Exercise prompt: Using the records below, copy out exactly the line that contains "Considering the scene" and every line that follows it, up to and including the last, and no others.

Rows from a spatial reasoning dataset:
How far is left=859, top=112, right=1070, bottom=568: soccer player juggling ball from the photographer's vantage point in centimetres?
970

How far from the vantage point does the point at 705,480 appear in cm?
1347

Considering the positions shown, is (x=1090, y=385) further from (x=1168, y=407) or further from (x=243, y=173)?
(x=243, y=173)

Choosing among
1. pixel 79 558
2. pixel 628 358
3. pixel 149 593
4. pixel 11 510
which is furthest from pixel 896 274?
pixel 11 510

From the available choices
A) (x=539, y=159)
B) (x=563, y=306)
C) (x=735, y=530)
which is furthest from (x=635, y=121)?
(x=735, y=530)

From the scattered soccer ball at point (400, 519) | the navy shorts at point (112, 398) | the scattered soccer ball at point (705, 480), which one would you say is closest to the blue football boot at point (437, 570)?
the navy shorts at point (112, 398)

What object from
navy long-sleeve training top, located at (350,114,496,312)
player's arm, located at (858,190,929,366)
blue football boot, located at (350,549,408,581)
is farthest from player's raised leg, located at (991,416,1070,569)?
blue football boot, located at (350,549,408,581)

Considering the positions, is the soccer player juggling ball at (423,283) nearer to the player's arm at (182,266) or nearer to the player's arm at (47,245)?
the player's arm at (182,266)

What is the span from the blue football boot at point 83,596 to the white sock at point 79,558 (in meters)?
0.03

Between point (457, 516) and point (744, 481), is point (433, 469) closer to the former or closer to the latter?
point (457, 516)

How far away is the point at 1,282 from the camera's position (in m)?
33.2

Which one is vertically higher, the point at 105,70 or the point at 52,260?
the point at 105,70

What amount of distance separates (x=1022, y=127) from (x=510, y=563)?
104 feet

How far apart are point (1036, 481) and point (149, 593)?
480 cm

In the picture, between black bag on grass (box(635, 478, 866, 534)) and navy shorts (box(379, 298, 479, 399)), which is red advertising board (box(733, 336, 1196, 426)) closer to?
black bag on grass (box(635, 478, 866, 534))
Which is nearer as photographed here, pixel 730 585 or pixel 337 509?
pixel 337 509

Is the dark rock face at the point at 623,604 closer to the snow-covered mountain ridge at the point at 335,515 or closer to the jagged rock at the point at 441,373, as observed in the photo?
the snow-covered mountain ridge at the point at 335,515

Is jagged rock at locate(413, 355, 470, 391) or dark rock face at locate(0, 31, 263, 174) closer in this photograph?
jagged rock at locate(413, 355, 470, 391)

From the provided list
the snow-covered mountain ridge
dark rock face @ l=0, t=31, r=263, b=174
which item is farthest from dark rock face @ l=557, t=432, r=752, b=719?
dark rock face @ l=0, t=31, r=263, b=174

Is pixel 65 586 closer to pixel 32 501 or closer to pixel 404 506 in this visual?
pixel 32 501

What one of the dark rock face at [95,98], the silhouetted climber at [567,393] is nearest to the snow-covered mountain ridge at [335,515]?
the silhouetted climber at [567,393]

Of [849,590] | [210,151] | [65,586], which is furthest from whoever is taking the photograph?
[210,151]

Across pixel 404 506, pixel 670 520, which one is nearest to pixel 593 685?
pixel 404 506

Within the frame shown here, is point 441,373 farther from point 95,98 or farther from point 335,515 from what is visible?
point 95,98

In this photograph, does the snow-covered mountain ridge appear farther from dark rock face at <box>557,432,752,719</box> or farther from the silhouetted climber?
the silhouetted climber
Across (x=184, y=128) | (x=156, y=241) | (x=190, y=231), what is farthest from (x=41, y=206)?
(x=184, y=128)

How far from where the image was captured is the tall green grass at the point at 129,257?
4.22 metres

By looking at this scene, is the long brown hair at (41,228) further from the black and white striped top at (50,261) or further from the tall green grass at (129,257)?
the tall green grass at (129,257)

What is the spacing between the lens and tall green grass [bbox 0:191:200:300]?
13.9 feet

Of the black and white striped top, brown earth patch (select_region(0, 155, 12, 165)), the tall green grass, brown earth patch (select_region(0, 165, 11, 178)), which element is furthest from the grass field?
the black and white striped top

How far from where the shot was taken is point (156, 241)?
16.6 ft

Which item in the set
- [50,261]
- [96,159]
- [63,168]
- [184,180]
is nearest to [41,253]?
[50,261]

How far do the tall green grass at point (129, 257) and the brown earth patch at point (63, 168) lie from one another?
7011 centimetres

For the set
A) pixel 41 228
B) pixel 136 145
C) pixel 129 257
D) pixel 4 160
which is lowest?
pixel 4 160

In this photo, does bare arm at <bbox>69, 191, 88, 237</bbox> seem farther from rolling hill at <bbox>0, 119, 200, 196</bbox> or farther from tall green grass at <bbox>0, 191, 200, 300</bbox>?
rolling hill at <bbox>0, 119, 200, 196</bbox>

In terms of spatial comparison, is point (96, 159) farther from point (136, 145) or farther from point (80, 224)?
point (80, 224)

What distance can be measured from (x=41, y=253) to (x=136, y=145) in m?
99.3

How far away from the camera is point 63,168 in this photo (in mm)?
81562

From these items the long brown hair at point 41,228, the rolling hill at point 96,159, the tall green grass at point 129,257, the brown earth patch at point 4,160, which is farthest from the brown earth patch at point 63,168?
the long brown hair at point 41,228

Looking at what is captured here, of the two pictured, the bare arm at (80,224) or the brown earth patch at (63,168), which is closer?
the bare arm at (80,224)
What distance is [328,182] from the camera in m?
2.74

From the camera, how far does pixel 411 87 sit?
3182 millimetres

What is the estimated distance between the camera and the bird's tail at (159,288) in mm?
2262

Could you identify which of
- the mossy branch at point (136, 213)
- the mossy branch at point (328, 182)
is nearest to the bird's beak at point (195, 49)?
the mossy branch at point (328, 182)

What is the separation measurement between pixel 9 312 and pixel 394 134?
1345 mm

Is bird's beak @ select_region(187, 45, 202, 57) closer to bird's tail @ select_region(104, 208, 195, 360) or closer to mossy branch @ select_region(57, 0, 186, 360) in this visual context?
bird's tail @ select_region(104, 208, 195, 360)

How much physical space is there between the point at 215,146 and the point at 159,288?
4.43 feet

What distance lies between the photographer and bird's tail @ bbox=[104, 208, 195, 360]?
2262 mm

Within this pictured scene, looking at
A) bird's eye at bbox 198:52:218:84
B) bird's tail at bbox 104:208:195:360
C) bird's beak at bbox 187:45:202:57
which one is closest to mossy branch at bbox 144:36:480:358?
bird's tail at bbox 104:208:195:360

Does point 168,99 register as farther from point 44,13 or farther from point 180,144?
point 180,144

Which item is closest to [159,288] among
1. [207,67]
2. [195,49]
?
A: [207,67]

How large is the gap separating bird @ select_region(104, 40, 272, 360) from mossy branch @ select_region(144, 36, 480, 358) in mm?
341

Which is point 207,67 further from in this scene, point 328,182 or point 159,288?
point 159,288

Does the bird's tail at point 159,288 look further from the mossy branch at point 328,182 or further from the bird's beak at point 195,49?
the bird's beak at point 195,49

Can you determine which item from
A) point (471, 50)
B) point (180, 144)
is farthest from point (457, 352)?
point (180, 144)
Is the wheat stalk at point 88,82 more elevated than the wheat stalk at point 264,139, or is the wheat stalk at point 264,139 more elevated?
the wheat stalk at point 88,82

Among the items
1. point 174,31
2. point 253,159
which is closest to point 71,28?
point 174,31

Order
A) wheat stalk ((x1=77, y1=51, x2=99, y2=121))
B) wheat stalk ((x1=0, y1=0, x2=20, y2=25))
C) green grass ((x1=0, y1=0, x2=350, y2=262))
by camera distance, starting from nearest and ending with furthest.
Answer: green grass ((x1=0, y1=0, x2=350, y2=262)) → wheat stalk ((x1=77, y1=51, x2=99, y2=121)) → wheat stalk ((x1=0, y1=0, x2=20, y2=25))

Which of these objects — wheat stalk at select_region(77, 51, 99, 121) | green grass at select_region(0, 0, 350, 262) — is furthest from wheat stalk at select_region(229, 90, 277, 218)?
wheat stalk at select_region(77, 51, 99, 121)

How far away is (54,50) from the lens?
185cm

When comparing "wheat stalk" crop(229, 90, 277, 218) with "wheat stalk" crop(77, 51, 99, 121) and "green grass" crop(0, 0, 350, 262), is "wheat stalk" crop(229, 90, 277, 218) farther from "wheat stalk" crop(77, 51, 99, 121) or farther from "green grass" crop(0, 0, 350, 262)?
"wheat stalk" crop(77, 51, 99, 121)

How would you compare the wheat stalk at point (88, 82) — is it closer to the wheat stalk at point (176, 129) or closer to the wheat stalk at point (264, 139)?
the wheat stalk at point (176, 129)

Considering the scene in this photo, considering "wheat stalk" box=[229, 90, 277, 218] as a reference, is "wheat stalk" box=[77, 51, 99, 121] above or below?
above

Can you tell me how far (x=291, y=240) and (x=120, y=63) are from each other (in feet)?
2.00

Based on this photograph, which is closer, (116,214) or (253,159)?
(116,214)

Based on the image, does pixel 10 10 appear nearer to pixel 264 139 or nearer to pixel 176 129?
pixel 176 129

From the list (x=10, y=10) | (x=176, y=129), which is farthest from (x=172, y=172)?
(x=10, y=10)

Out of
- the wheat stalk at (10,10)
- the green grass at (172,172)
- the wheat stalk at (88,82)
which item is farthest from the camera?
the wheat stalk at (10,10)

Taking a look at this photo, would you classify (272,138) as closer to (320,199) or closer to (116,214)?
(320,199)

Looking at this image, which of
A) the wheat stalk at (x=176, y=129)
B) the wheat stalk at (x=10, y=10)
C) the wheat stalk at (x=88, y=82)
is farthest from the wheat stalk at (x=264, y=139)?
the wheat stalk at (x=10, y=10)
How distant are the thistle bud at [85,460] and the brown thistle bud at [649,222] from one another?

Result for this task:
Considering the scene in this photo, considering "wheat stalk" box=[229, 90, 277, 218] as a reference, is "wheat stalk" box=[77, 51, 99, 121] above or below?
above

Can you tell me how far (x=291, y=240) and (x=120, y=63) are from each other (in feet)?
2.00

Based on this photograph, which is closer, (116,214) or (253,159)?
(116,214)

Based on the image, does pixel 10 10 appear nearer to pixel 264 139 or nearer to pixel 176 129?
pixel 176 129

From the list (x=10, y=10) | (x=176, y=129), which is farthest from (x=172, y=172)?
(x=10, y=10)

Out of
- the wheat stalk at (10,10)
- the green grass at (172,172)
- the wheat stalk at (88,82)
which item is farthest from the camera?
the wheat stalk at (10,10)

Taking a look at this photo, would you classify (272,138) as closer to (320,199) or closer to (116,214)?
(320,199)

Looking at this image, which of
A) the wheat stalk at (x=176, y=129)
B) the wheat stalk at (x=10, y=10)
C) the wheat stalk at (x=88, y=82)
is farthest from the wheat stalk at (x=264, y=139)?
the wheat stalk at (x=10, y=10)
How distant are the thistle bud at [85,460] and the brown thistle bud at [649,222] from one another?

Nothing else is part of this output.